Dans le hall un peu froid de l’établissement Marcel Gandit passe un Apache incongru, crinière noire, longue et raide. Entrée en scène d’Enzo Mianes, nappé de crin de cheval brut et masqué de circonstance. On pressent qu’un bazar enjoué a trouvé sa place au sein de l’entreprise, premier pôle d’excellence de la gravure et impression de la maison Hermès, situé à Bourgoin-Jallieu, en Isère. Le sérieux accueille le désordre créatif. Depuis quelques jours, débonnaire et concentré, l’artiste a installé ses «bestioles» en devenir au milieu de l’atelier des «roulotteuses» des carrés et cravates maison.

Atmosphère studieuse et îlot déjanté de l’artiste au centre. Le sisal rose et jaune déborde joyeusement des tiges de métal. Enzo Mianes les a soudées après un mois de résidence à Challes (Sarthe), dans le site de tissage artisanal de crin de cheval de la maison Hermès – un lieu unique au monde. Des tresses de crin s’enroulent autour de crânes de vaches, d’une pièce de scooter en plastique, d’un ventilateur en bout de course… Contraste total et bon enfant avec l’exigence silencieuse des couturières.

Enzo connaît tout le monde, laisse chacune intervenir comme elle l’entend sur son œuvre en construction et renvoie ainsi sa carte blanche à l’ensemble de la manufacture. «Il est le premier à toucher au crin et l’un des rares à donner autant de liberté à tous, artisans comme femme de ménage, raconte Gaël Charbau, commissaire du programme des Résidences depuis 2012. Son travail est aussi philosophique et profondément humaniste.» De quoi bien s’entendre avec l’esprit qui anime ce programme artistique.

Une grâce poétique

Avec Enzo Mianes, tout s’organise en acceptant ce qui vient. Ou plutôt, en suivant le conseil d’Épictète, dont il a fait sa maxime : «Ne demande pas aux choses que ce qui t’arrive t’arrive comme tu veux. Mais veille à ce que les choses arrivent comme elles arrivent, et tu seras heureux.» L’artiste est plutôt heureux. Et la devise du philosophe stoïcien lui réussit. Repéré à 21 ans par la galerie Mor Charpentier, alors qu’il est encore étudiant aux Beaux-Arts de Paris, l’artiste (diplômé avec félicitations en 2015) grandit avec ses galeristes et cumule les expositions en France, comme à l’étranger. La musique, qu’il pratique aussi avec un talent certain, le met sur la route d’un amateur, le plasticien Michel Blazy, rencontré par hasard – ou selon les vertus du destin stoïcien -, avant qu’une reconnaissance mutuelle ne scelle leur amitié.
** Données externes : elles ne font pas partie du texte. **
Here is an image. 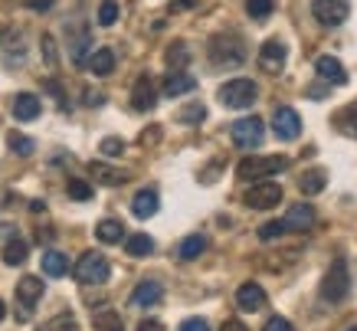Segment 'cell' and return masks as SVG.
Segmentation results:
<instances>
[{
  "instance_id": "6da1fadb",
  "label": "cell",
  "mask_w": 357,
  "mask_h": 331,
  "mask_svg": "<svg viewBox=\"0 0 357 331\" xmlns=\"http://www.w3.org/2000/svg\"><path fill=\"white\" fill-rule=\"evenodd\" d=\"M206 53H210V63L220 66V69H236L246 59V50L239 43V36H233V33H217L210 40V46H206Z\"/></svg>"
},
{
  "instance_id": "7a4b0ae2",
  "label": "cell",
  "mask_w": 357,
  "mask_h": 331,
  "mask_svg": "<svg viewBox=\"0 0 357 331\" xmlns=\"http://www.w3.org/2000/svg\"><path fill=\"white\" fill-rule=\"evenodd\" d=\"M289 168V158H282V154H269V158H256V154H249L236 164V177L239 181H262V177H269V174H282Z\"/></svg>"
},
{
  "instance_id": "3957f363",
  "label": "cell",
  "mask_w": 357,
  "mask_h": 331,
  "mask_svg": "<svg viewBox=\"0 0 357 331\" xmlns=\"http://www.w3.org/2000/svg\"><path fill=\"white\" fill-rule=\"evenodd\" d=\"M347 292H351V272H347V263L344 259H335L331 266H328L325 279H321V299L337 305V302L347 299Z\"/></svg>"
},
{
  "instance_id": "277c9868",
  "label": "cell",
  "mask_w": 357,
  "mask_h": 331,
  "mask_svg": "<svg viewBox=\"0 0 357 331\" xmlns=\"http://www.w3.org/2000/svg\"><path fill=\"white\" fill-rule=\"evenodd\" d=\"M217 98H220V105H227V108H249L259 98V86L252 79H229V82L220 86Z\"/></svg>"
},
{
  "instance_id": "5b68a950",
  "label": "cell",
  "mask_w": 357,
  "mask_h": 331,
  "mask_svg": "<svg viewBox=\"0 0 357 331\" xmlns=\"http://www.w3.org/2000/svg\"><path fill=\"white\" fill-rule=\"evenodd\" d=\"M109 276L112 266L102 253H82V259L76 263V282L82 286H102V282H109Z\"/></svg>"
},
{
  "instance_id": "8992f818",
  "label": "cell",
  "mask_w": 357,
  "mask_h": 331,
  "mask_svg": "<svg viewBox=\"0 0 357 331\" xmlns=\"http://www.w3.org/2000/svg\"><path fill=\"white\" fill-rule=\"evenodd\" d=\"M233 145L236 148H259L262 145V135H266V125H262L259 115H249V118H239V122H233Z\"/></svg>"
},
{
  "instance_id": "52a82bcc",
  "label": "cell",
  "mask_w": 357,
  "mask_h": 331,
  "mask_svg": "<svg viewBox=\"0 0 357 331\" xmlns=\"http://www.w3.org/2000/svg\"><path fill=\"white\" fill-rule=\"evenodd\" d=\"M243 200H246L249 210H272V207L282 203V187L275 181H259L249 187Z\"/></svg>"
},
{
  "instance_id": "ba28073f",
  "label": "cell",
  "mask_w": 357,
  "mask_h": 331,
  "mask_svg": "<svg viewBox=\"0 0 357 331\" xmlns=\"http://www.w3.org/2000/svg\"><path fill=\"white\" fill-rule=\"evenodd\" d=\"M312 17L321 27H341L351 17V3L347 0H312Z\"/></svg>"
},
{
  "instance_id": "9c48e42d",
  "label": "cell",
  "mask_w": 357,
  "mask_h": 331,
  "mask_svg": "<svg viewBox=\"0 0 357 331\" xmlns=\"http://www.w3.org/2000/svg\"><path fill=\"white\" fill-rule=\"evenodd\" d=\"M272 131H275V138L282 141H295L302 135V118L295 112L292 105H279L272 112Z\"/></svg>"
},
{
  "instance_id": "30bf717a",
  "label": "cell",
  "mask_w": 357,
  "mask_h": 331,
  "mask_svg": "<svg viewBox=\"0 0 357 331\" xmlns=\"http://www.w3.org/2000/svg\"><path fill=\"white\" fill-rule=\"evenodd\" d=\"M314 73H318V79L328 82V86H347V69L335 56H318V59H314Z\"/></svg>"
},
{
  "instance_id": "8fae6325",
  "label": "cell",
  "mask_w": 357,
  "mask_h": 331,
  "mask_svg": "<svg viewBox=\"0 0 357 331\" xmlns=\"http://www.w3.org/2000/svg\"><path fill=\"white\" fill-rule=\"evenodd\" d=\"M161 299H164V286L154 282V279L138 282L135 292H131V305H135V309H154V305H161Z\"/></svg>"
},
{
  "instance_id": "7c38bea8",
  "label": "cell",
  "mask_w": 357,
  "mask_h": 331,
  "mask_svg": "<svg viewBox=\"0 0 357 331\" xmlns=\"http://www.w3.org/2000/svg\"><path fill=\"white\" fill-rule=\"evenodd\" d=\"M154 105H158V89H154L151 75H141L135 89H131V108L135 112H151Z\"/></svg>"
},
{
  "instance_id": "4fadbf2b",
  "label": "cell",
  "mask_w": 357,
  "mask_h": 331,
  "mask_svg": "<svg viewBox=\"0 0 357 331\" xmlns=\"http://www.w3.org/2000/svg\"><path fill=\"white\" fill-rule=\"evenodd\" d=\"M285 56H289V50H285V43L282 40H266L259 50V66L266 69V73H282V66H285Z\"/></svg>"
},
{
  "instance_id": "5bb4252c",
  "label": "cell",
  "mask_w": 357,
  "mask_h": 331,
  "mask_svg": "<svg viewBox=\"0 0 357 331\" xmlns=\"http://www.w3.org/2000/svg\"><path fill=\"white\" fill-rule=\"evenodd\" d=\"M236 305L239 311H259L266 305V292H262L259 282H243L236 288Z\"/></svg>"
},
{
  "instance_id": "9a60e30c",
  "label": "cell",
  "mask_w": 357,
  "mask_h": 331,
  "mask_svg": "<svg viewBox=\"0 0 357 331\" xmlns=\"http://www.w3.org/2000/svg\"><path fill=\"white\" fill-rule=\"evenodd\" d=\"M197 89V79L190 73H184V69H174V73H167V79H164V96L167 98H177V96H187V92H194Z\"/></svg>"
},
{
  "instance_id": "2e32d148",
  "label": "cell",
  "mask_w": 357,
  "mask_h": 331,
  "mask_svg": "<svg viewBox=\"0 0 357 331\" xmlns=\"http://www.w3.org/2000/svg\"><path fill=\"white\" fill-rule=\"evenodd\" d=\"M282 226L285 230H312L314 226V207L312 203H295V207H289V214H285V220H282Z\"/></svg>"
},
{
  "instance_id": "e0dca14e",
  "label": "cell",
  "mask_w": 357,
  "mask_h": 331,
  "mask_svg": "<svg viewBox=\"0 0 357 331\" xmlns=\"http://www.w3.org/2000/svg\"><path fill=\"white\" fill-rule=\"evenodd\" d=\"M43 292H46V286L40 276H23L20 282H17V302L26 305V309H33L36 302L43 299Z\"/></svg>"
},
{
  "instance_id": "ac0fdd59",
  "label": "cell",
  "mask_w": 357,
  "mask_h": 331,
  "mask_svg": "<svg viewBox=\"0 0 357 331\" xmlns=\"http://www.w3.org/2000/svg\"><path fill=\"white\" fill-rule=\"evenodd\" d=\"M43 105H40V96H33V92H20V96L13 98V118L17 122H33V118H40Z\"/></svg>"
},
{
  "instance_id": "d6986e66",
  "label": "cell",
  "mask_w": 357,
  "mask_h": 331,
  "mask_svg": "<svg viewBox=\"0 0 357 331\" xmlns=\"http://www.w3.org/2000/svg\"><path fill=\"white\" fill-rule=\"evenodd\" d=\"M158 207H161V200H158V191H138L135 193V200H131V214L138 216V220H148V216L158 214Z\"/></svg>"
},
{
  "instance_id": "ffe728a7",
  "label": "cell",
  "mask_w": 357,
  "mask_h": 331,
  "mask_svg": "<svg viewBox=\"0 0 357 331\" xmlns=\"http://www.w3.org/2000/svg\"><path fill=\"white\" fill-rule=\"evenodd\" d=\"M86 69L96 75H112L115 73V53H112L109 46H102V50H96V53L86 59Z\"/></svg>"
},
{
  "instance_id": "44dd1931",
  "label": "cell",
  "mask_w": 357,
  "mask_h": 331,
  "mask_svg": "<svg viewBox=\"0 0 357 331\" xmlns=\"http://www.w3.org/2000/svg\"><path fill=\"white\" fill-rule=\"evenodd\" d=\"M89 171H92V177H96L98 184H105V187H121V184L128 181V174H125V171H115V168H109V164H98V161H92V164H89Z\"/></svg>"
},
{
  "instance_id": "7402d4cb",
  "label": "cell",
  "mask_w": 357,
  "mask_h": 331,
  "mask_svg": "<svg viewBox=\"0 0 357 331\" xmlns=\"http://www.w3.org/2000/svg\"><path fill=\"white\" fill-rule=\"evenodd\" d=\"M204 253H206V236L204 233H190L184 243L177 246V256L184 259V263H190V259H200Z\"/></svg>"
},
{
  "instance_id": "603a6c76",
  "label": "cell",
  "mask_w": 357,
  "mask_h": 331,
  "mask_svg": "<svg viewBox=\"0 0 357 331\" xmlns=\"http://www.w3.org/2000/svg\"><path fill=\"white\" fill-rule=\"evenodd\" d=\"M328 187V171H305L302 181H298V191L305 193V197H314V193H321Z\"/></svg>"
},
{
  "instance_id": "cb8c5ba5",
  "label": "cell",
  "mask_w": 357,
  "mask_h": 331,
  "mask_svg": "<svg viewBox=\"0 0 357 331\" xmlns=\"http://www.w3.org/2000/svg\"><path fill=\"white\" fill-rule=\"evenodd\" d=\"M43 272L46 276H66L69 272V259H66V253H59V249H50V253H43Z\"/></svg>"
},
{
  "instance_id": "d4e9b609",
  "label": "cell",
  "mask_w": 357,
  "mask_h": 331,
  "mask_svg": "<svg viewBox=\"0 0 357 331\" xmlns=\"http://www.w3.org/2000/svg\"><path fill=\"white\" fill-rule=\"evenodd\" d=\"M164 59H167V69H171V73H174V69H187V63H190V46L177 40V43L167 46Z\"/></svg>"
},
{
  "instance_id": "484cf974",
  "label": "cell",
  "mask_w": 357,
  "mask_h": 331,
  "mask_svg": "<svg viewBox=\"0 0 357 331\" xmlns=\"http://www.w3.org/2000/svg\"><path fill=\"white\" fill-rule=\"evenodd\" d=\"M96 236H98V243H121L125 240V226L119 223V220H102V223L96 226Z\"/></svg>"
},
{
  "instance_id": "4316f807",
  "label": "cell",
  "mask_w": 357,
  "mask_h": 331,
  "mask_svg": "<svg viewBox=\"0 0 357 331\" xmlns=\"http://www.w3.org/2000/svg\"><path fill=\"white\" fill-rule=\"evenodd\" d=\"M125 249H128V256L144 259V256H151V253H154V240L148 233H135V236H128Z\"/></svg>"
},
{
  "instance_id": "83f0119b",
  "label": "cell",
  "mask_w": 357,
  "mask_h": 331,
  "mask_svg": "<svg viewBox=\"0 0 357 331\" xmlns=\"http://www.w3.org/2000/svg\"><path fill=\"white\" fill-rule=\"evenodd\" d=\"M7 145H10V151L20 154V158H30L33 151H36V141H33L30 135H20V131H10V135H7Z\"/></svg>"
},
{
  "instance_id": "f1b7e54d",
  "label": "cell",
  "mask_w": 357,
  "mask_h": 331,
  "mask_svg": "<svg viewBox=\"0 0 357 331\" xmlns=\"http://www.w3.org/2000/svg\"><path fill=\"white\" fill-rule=\"evenodd\" d=\"M26 253H30V249H26L23 240H10V243L3 246V263H7V266H23V263H26Z\"/></svg>"
},
{
  "instance_id": "f546056e",
  "label": "cell",
  "mask_w": 357,
  "mask_h": 331,
  "mask_svg": "<svg viewBox=\"0 0 357 331\" xmlns=\"http://www.w3.org/2000/svg\"><path fill=\"white\" fill-rule=\"evenodd\" d=\"M204 118H206V108L200 105V102H190V105H184L177 112V122H181V125H200Z\"/></svg>"
},
{
  "instance_id": "4dcf8cb0",
  "label": "cell",
  "mask_w": 357,
  "mask_h": 331,
  "mask_svg": "<svg viewBox=\"0 0 357 331\" xmlns=\"http://www.w3.org/2000/svg\"><path fill=\"white\" fill-rule=\"evenodd\" d=\"M119 17H121V7L115 0H102V3H98V23H102V27H115Z\"/></svg>"
},
{
  "instance_id": "1f68e13d",
  "label": "cell",
  "mask_w": 357,
  "mask_h": 331,
  "mask_svg": "<svg viewBox=\"0 0 357 331\" xmlns=\"http://www.w3.org/2000/svg\"><path fill=\"white\" fill-rule=\"evenodd\" d=\"M66 191H69V197L73 200H92V184H86V181H79V177H73V181L66 184Z\"/></svg>"
},
{
  "instance_id": "d6a6232c",
  "label": "cell",
  "mask_w": 357,
  "mask_h": 331,
  "mask_svg": "<svg viewBox=\"0 0 357 331\" xmlns=\"http://www.w3.org/2000/svg\"><path fill=\"white\" fill-rule=\"evenodd\" d=\"M272 7H275L272 0H246V13L252 17V20H266V17L272 13Z\"/></svg>"
},
{
  "instance_id": "836d02e7",
  "label": "cell",
  "mask_w": 357,
  "mask_h": 331,
  "mask_svg": "<svg viewBox=\"0 0 357 331\" xmlns=\"http://www.w3.org/2000/svg\"><path fill=\"white\" fill-rule=\"evenodd\" d=\"M282 233H285L282 220H269V223H262V226H259V240H262V243H272V240H279Z\"/></svg>"
},
{
  "instance_id": "e575fe53",
  "label": "cell",
  "mask_w": 357,
  "mask_h": 331,
  "mask_svg": "<svg viewBox=\"0 0 357 331\" xmlns=\"http://www.w3.org/2000/svg\"><path fill=\"white\" fill-rule=\"evenodd\" d=\"M43 331H79V325H76V318H73V315H59V318H53Z\"/></svg>"
},
{
  "instance_id": "d590c367",
  "label": "cell",
  "mask_w": 357,
  "mask_h": 331,
  "mask_svg": "<svg viewBox=\"0 0 357 331\" xmlns=\"http://www.w3.org/2000/svg\"><path fill=\"white\" fill-rule=\"evenodd\" d=\"M98 151H102L105 158H119L121 151H125V141H121V138H102V145H98Z\"/></svg>"
},
{
  "instance_id": "8d00e7d4",
  "label": "cell",
  "mask_w": 357,
  "mask_h": 331,
  "mask_svg": "<svg viewBox=\"0 0 357 331\" xmlns=\"http://www.w3.org/2000/svg\"><path fill=\"white\" fill-rule=\"evenodd\" d=\"M262 331H295V328H292V321H289V318H282V315H272V318L266 321V328H262Z\"/></svg>"
},
{
  "instance_id": "74e56055",
  "label": "cell",
  "mask_w": 357,
  "mask_h": 331,
  "mask_svg": "<svg viewBox=\"0 0 357 331\" xmlns=\"http://www.w3.org/2000/svg\"><path fill=\"white\" fill-rule=\"evenodd\" d=\"M43 56H46V63L50 66H56V59H59V56H56V43H53V36H50V33L43 36Z\"/></svg>"
},
{
  "instance_id": "f35d334b",
  "label": "cell",
  "mask_w": 357,
  "mask_h": 331,
  "mask_svg": "<svg viewBox=\"0 0 357 331\" xmlns=\"http://www.w3.org/2000/svg\"><path fill=\"white\" fill-rule=\"evenodd\" d=\"M96 325L98 328H115V331H121V321H119V315H96Z\"/></svg>"
},
{
  "instance_id": "ab89813d",
  "label": "cell",
  "mask_w": 357,
  "mask_h": 331,
  "mask_svg": "<svg viewBox=\"0 0 357 331\" xmlns=\"http://www.w3.org/2000/svg\"><path fill=\"white\" fill-rule=\"evenodd\" d=\"M181 331H210V325H206V318H187Z\"/></svg>"
},
{
  "instance_id": "60d3db41",
  "label": "cell",
  "mask_w": 357,
  "mask_h": 331,
  "mask_svg": "<svg viewBox=\"0 0 357 331\" xmlns=\"http://www.w3.org/2000/svg\"><path fill=\"white\" fill-rule=\"evenodd\" d=\"M158 138H161V128H148V131H141V145H154Z\"/></svg>"
},
{
  "instance_id": "b9f144b4",
  "label": "cell",
  "mask_w": 357,
  "mask_h": 331,
  "mask_svg": "<svg viewBox=\"0 0 357 331\" xmlns=\"http://www.w3.org/2000/svg\"><path fill=\"white\" fill-rule=\"evenodd\" d=\"M197 7V0H171V10H190Z\"/></svg>"
},
{
  "instance_id": "7bdbcfd3",
  "label": "cell",
  "mask_w": 357,
  "mask_h": 331,
  "mask_svg": "<svg viewBox=\"0 0 357 331\" xmlns=\"http://www.w3.org/2000/svg\"><path fill=\"white\" fill-rule=\"evenodd\" d=\"M102 102H105V96H102V92H92V89L86 92V105H102Z\"/></svg>"
},
{
  "instance_id": "ee69618b",
  "label": "cell",
  "mask_w": 357,
  "mask_h": 331,
  "mask_svg": "<svg viewBox=\"0 0 357 331\" xmlns=\"http://www.w3.org/2000/svg\"><path fill=\"white\" fill-rule=\"evenodd\" d=\"M138 331H161V321L158 318H148V321H141Z\"/></svg>"
},
{
  "instance_id": "f6af8a7d",
  "label": "cell",
  "mask_w": 357,
  "mask_h": 331,
  "mask_svg": "<svg viewBox=\"0 0 357 331\" xmlns=\"http://www.w3.org/2000/svg\"><path fill=\"white\" fill-rule=\"evenodd\" d=\"M223 331H246V325H243V321H236V318H229L227 325H223Z\"/></svg>"
},
{
  "instance_id": "bcb514c9",
  "label": "cell",
  "mask_w": 357,
  "mask_h": 331,
  "mask_svg": "<svg viewBox=\"0 0 357 331\" xmlns=\"http://www.w3.org/2000/svg\"><path fill=\"white\" fill-rule=\"evenodd\" d=\"M347 115H351V131H354V138H357V102L351 105V112H347Z\"/></svg>"
},
{
  "instance_id": "7dc6e473",
  "label": "cell",
  "mask_w": 357,
  "mask_h": 331,
  "mask_svg": "<svg viewBox=\"0 0 357 331\" xmlns=\"http://www.w3.org/2000/svg\"><path fill=\"white\" fill-rule=\"evenodd\" d=\"M325 86H328V82H325ZM325 86H312V89H308V96H312V98H325Z\"/></svg>"
},
{
  "instance_id": "c3c4849f",
  "label": "cell",
  "mask_w": 357,
  "mask_h": 331,
  "mask_svg": "<svg viewBox=\"0 0 357 331\" xmlns=\"http://www.w3.org/2000/svg\"><path fill=\"white\" fill-rule=\"evenodd\" d=\"M30 210H36V214H43V210H46V203H43V200H33V203H30Z\"/></svg>"
},
{
  "instance_id": "681fc988",
  "label": "cell",
  "mask_w": 357,
  "mask_h": 331,
  "mask_svg": "<svg viewBox=\"0 0 357 331\" xmlns=\"http://www.w3.org/2000/svg\"><path fill=\"white\" fill-rule=\"evenodd\" d=\"M7 318V305H3V302H0V321Z\"/></svg>"
},
{
  "instance_id": "f907efd6",
  "label": "cell",
  "mask_w": 357,
  "mask_h": 331,
  "mask_svg": "<svg viewBox=\"0 0 357 331\" xmlns=\"http://www.w3.org/2000/svg\"><path fill=\"white\" fill-rule=\"evenodd\" d=\"M347 331H357V325H354V328H347Z\"/></svg>"
}]
</instances>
Le nouvel ami devient le parrain confiant de cette résidence, déclinée presque en jeu de miroirs : Enzo Mianes vise à redonner la parole à des objets perdus, et Michel Blazy, à insuffler une vie naturelle dans des environnements qui en sont dépourvus. Une grâce poétique les réunit. «Finalement, j’archive un peu tout ce qui va disparaître», précise le jeune artiste. Il a exposé, entre autres, Les Vœux volés (2015), soit les milliers de clés des cadenas du pont des Arts jetées dans la Seine, et Vitrail d’arbre (2016), où des résines colorées transforment les grilles métalliques qui encerclent les arbres des villes. Pour La Portée du geste, l’installation née de sa résidence autour du crin de cheval, matériau inusité, sensible à l’humidité ambiante et non périssable, l’énergumène de 32 ans a prévu 32 bestioles sur tiges, autour de 32 objets récupérés dans une maison en ruine.

Enzo Mianes a aussi inscrit une partition musicale en filigrane, tissée en crin, sur une mécanique de tissage Jacquard classée monument historique à Challes. «Quelle chance de pouvoir utiliser de tels outils !», reconnaît le plasticien. La fréquence sonore de chaque objet a également déterminé la hauteur de leur cage métallique. «Le projet est complexe, mais la légèreté surgit à la fin, reprend-il, serein. Je suis engagé dans le désengagement. Il faut s’en ficher un peu, garder sa légèreté et son émerveillement.» Et même son âme d’enfant, celle qui lui fait porter régulièrement le gilet de son grand-père ou fondre 333 euros d’or pour les cacher dans un recoin des Beaux-Arts, un trésor intact depuis 2015. Il vient de passer encore un temps en résidence, à Clermont-Ferrand, à préparer un duo-show avec Michel Blazy, On Loop (jusqu’au 15 juillet 2021, à la galerie In extenso, à Clermont-Ferrand). «Une suite logique», conclut l’artiste sans frontières.

L’art et la matière

Depuis 2010, la Fondation d’entreprise Hermès invite des plasticiens à explorer les gestes et savoir-faire d’exception de la maison au sein de ses manufactures. Au programme : carte blanche, production inédite à partir de matériaux singuliers en interaction avec les artisans. Bref, un accueil sur mesure dans des ateliers exceptionnels pour un dialogue atypique. Près d’une trentaine d’artistes ont eu cette chance, et l’on peut retrouver ces panels dans la collection des Cahiers de Résidence, coéditée par Actes Sud et la Fondation d’entreprise Hermès. L’occasion aussi de découvrir les entretiens entre Gaël Charbau, commissaire du programme, Enzo Mianes et son parrain, Michel Blazy. Des expositions sur les œuvres des Résidences ont déjà eu lieu, et une rétrospective s’annonce en Asie et l’année prochaine à Paris.